Vivendo e aprendendo. Quando eu era criança, minha mãe lia histórias infantis e contos de fadas para os filhos. Quando fui pai, repeti com os meus filhos o que aprendi e vivenciei – li livros infantis para eles. Eu sabia que era uma coisa boa e agora a ciência consegue explicar porquê isso é bom.
A criança vivencia o mundo concreto de forma diferente. Às vezes, a mãezinha querida que a acolhe e a enche de beijos e carinho pode se transformar, de repente, na madrasta má, personagem malévola dos contos de fadas, só porque em dado momento a criança se sentiu humilhada por ter recebido uma bronca, por ter molhado acidentalmente as calças, por exemplo. “Como pode a minha própria mãe agir de modo totalmente diferente?” A criança pequena experimenta o mundo como inteiramente gracioso ou como um total inferno; é como ela coloca alguma ordem em sua visão de mundo – dividindo tudo em opostos.
Os contos de fadas podem ajudar a criança na solução de problemas difíceis de entender como este, do exemplo acima. Nesta situação, a criança, ao ouvir a narrativa de uma história, pode criar duas personagens separadas em sua mente: a ‘mãezinha querida’ e a ‘madrasta má’. A fantasia da ‘madrasta má’ não só conserva intacta a mãe boa, como também impede os sentimentos de culpa em relação aos pensamentos e desejos coléricos a seu respeito – uma culpa que interferiria seriamente na boa relação com a mãe.

### Problemas
a) Extraia do texto sobre contos de fadas, sem nenhuma alteração, o trecho que vai de "Os contos de fadas podem" até "relação com a mãe.".
b) Dê continuidade ao texto sobre contos de fadas, começando logo depois da última frase dele.
Os itens abaixo provêm de uma fonte diferente da do texto.

### Dados fornecidos

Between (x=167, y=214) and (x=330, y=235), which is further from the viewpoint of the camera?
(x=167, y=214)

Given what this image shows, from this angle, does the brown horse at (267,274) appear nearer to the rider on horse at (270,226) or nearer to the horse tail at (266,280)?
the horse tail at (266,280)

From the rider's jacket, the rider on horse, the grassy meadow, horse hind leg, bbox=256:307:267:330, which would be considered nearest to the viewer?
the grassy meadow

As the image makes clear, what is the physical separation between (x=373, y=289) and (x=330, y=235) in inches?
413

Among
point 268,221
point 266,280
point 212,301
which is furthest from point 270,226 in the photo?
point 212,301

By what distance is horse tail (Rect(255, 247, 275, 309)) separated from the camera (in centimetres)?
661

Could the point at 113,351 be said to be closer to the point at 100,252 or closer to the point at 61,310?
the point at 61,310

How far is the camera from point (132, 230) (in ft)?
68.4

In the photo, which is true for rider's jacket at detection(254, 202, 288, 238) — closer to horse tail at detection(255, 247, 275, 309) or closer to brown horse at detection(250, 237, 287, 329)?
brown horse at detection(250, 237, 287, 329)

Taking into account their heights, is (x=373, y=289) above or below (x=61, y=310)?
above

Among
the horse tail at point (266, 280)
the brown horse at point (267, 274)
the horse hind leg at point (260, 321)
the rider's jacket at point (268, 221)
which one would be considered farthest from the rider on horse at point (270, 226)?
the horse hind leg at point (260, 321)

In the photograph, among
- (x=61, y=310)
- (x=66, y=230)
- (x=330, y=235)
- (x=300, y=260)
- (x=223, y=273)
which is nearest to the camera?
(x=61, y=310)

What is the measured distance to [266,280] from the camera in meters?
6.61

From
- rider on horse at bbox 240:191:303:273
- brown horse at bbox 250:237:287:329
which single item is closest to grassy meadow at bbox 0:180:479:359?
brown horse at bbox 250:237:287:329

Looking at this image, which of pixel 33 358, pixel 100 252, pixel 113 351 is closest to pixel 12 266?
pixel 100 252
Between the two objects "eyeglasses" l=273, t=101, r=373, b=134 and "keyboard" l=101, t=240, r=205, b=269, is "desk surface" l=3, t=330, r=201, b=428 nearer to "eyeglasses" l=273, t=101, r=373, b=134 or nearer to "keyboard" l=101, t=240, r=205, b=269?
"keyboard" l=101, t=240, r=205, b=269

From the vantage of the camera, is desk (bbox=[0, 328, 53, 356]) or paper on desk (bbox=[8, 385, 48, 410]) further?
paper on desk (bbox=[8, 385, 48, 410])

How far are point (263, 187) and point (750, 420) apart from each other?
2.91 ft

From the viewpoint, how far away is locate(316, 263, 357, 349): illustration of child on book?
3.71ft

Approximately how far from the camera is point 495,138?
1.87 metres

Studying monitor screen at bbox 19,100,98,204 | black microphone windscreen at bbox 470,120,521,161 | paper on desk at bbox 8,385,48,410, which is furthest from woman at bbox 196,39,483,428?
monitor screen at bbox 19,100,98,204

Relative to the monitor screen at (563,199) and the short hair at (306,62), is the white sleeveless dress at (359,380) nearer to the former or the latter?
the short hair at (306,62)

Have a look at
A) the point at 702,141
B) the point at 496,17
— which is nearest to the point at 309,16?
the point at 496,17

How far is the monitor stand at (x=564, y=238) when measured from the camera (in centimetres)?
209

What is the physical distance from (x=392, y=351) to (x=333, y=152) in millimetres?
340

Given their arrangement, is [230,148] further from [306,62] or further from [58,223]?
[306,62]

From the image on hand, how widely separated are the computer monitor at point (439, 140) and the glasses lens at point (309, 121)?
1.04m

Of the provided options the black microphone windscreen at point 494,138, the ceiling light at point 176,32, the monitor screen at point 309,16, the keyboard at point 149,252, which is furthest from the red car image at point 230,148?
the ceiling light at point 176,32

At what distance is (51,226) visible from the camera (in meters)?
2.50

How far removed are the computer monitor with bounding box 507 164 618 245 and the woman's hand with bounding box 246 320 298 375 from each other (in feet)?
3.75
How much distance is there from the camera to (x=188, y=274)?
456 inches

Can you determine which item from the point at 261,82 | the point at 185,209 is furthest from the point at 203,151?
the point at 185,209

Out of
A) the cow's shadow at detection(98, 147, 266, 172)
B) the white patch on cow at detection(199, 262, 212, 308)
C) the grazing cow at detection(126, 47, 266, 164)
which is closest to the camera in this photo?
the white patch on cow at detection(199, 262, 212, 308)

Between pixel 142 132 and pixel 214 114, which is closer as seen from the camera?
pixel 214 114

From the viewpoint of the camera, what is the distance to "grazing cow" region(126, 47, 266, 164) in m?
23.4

* * *

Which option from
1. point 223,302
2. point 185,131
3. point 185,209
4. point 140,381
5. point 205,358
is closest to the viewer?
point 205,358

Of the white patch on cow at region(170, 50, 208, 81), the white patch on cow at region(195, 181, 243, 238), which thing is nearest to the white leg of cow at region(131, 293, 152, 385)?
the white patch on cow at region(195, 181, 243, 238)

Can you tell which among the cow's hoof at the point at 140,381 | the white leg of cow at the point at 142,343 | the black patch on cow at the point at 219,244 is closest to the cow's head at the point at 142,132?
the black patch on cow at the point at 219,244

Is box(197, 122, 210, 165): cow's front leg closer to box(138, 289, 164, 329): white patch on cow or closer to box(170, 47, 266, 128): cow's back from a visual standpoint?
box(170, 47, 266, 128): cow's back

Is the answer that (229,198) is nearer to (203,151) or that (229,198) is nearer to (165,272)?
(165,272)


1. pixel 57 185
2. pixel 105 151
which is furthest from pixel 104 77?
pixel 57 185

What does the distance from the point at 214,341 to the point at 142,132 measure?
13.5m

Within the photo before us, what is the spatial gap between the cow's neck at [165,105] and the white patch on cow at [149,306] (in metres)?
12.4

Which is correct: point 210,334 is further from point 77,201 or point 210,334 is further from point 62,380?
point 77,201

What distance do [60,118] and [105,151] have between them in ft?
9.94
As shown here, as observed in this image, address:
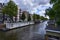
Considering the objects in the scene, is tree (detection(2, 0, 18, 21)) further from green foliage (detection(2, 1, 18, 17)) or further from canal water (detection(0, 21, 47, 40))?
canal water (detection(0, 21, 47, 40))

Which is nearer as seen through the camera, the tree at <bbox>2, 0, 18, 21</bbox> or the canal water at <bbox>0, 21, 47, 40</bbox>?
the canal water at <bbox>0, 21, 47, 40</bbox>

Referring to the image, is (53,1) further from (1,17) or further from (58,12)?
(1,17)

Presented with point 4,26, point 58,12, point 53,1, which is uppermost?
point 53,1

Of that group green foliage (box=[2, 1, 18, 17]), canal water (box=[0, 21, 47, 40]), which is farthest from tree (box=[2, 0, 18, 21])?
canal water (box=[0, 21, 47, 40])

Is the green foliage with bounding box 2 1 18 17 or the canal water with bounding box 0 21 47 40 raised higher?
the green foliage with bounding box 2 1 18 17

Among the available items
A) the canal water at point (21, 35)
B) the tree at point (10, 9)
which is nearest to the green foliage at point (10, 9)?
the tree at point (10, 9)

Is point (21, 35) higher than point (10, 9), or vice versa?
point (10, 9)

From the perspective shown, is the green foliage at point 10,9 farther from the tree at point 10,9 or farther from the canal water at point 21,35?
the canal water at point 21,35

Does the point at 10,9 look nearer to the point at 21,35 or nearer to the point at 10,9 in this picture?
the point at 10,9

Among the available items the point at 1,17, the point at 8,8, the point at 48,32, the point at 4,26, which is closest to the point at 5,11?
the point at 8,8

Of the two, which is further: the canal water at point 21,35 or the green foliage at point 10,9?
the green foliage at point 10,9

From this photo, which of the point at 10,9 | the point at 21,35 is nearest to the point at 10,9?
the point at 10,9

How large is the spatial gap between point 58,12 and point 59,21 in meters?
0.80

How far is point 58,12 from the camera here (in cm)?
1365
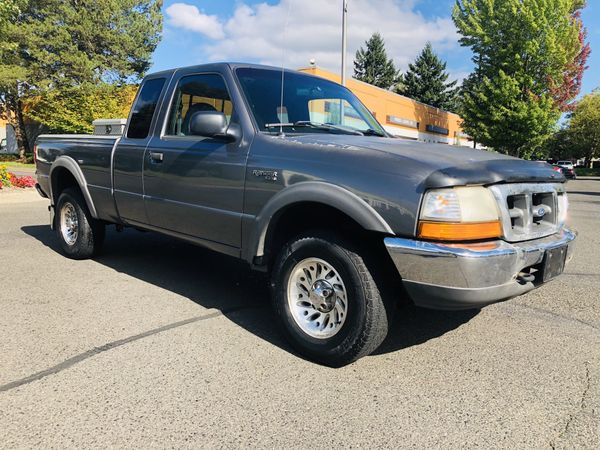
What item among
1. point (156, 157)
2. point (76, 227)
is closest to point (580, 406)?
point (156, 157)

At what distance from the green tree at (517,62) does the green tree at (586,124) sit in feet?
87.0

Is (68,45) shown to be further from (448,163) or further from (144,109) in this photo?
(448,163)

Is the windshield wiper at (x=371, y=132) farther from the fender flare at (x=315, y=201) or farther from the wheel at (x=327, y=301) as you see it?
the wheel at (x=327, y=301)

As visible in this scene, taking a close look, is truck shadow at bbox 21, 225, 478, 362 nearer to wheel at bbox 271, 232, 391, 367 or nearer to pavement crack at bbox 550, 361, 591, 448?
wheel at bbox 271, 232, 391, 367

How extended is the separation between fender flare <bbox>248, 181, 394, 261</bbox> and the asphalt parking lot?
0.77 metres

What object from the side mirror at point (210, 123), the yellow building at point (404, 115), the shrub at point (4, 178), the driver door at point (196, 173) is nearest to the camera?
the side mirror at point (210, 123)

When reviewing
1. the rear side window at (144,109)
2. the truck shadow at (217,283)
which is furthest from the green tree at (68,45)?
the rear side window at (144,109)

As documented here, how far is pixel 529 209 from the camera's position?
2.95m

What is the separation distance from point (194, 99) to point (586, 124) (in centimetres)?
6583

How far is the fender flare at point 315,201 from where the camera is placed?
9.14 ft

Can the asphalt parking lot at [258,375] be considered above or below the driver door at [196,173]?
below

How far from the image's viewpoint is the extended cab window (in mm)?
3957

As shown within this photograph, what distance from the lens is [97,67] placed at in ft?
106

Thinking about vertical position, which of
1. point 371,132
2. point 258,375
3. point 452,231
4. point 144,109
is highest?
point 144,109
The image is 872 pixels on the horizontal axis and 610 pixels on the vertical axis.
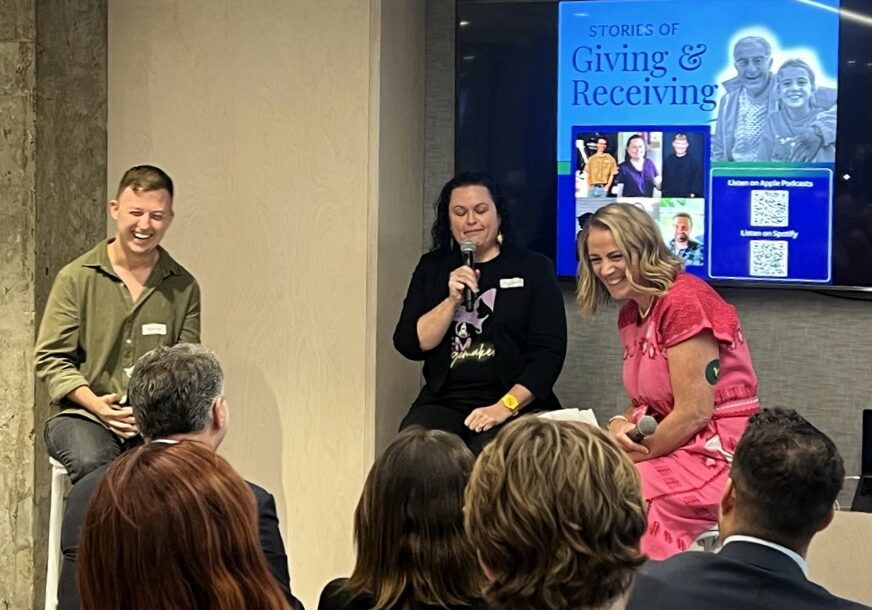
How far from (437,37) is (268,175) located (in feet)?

### Respostas por tarefa
a)
Os contos de fadas podem ajudar a criança na solução de problemas difíceis de entender como este, do exemplo acima. Nesta situação, a criança, ao ouvir a narrativa de uma história, pode criar duas personagens separadas em sua mente: a ‘mãezinha querida’ e a ‘madrasta má’. A fantasia da ‘madrasta má’ não só conserva intacta a mãe boa, como também impede os sentimentos de culpa em relação aos pensamentos e desejos coléricos a seu respeito – uma culpa que interferiria seriamente na boa relação com a mãe.

b)
As crianças consideram as histórias reais, verídicas e acreditam que possam ocorrer de fato. De acordo com Bruno Bettelheim: “os contos de fadas retratam de forma simbólica os passos essenciais para o crescimento e para a aquisição de uma existência independente”. (pg.106)
Os personagens dos contos de fadas são unidimensionais: são a ferocidade encarnada ou a benevolência altruísta. Um animal ou é só devorador ou só prestativo. Isso possibilita à criança compreender com facilidade suas ações e reações, por meio de imagens simples e diretas. Estas histórias ajudam a criança a organizar seus sentimentos complexos e ambivalentes, de modo que cada um começa a ocupar um lugar separado, em vez de serem todos uma grande mistura.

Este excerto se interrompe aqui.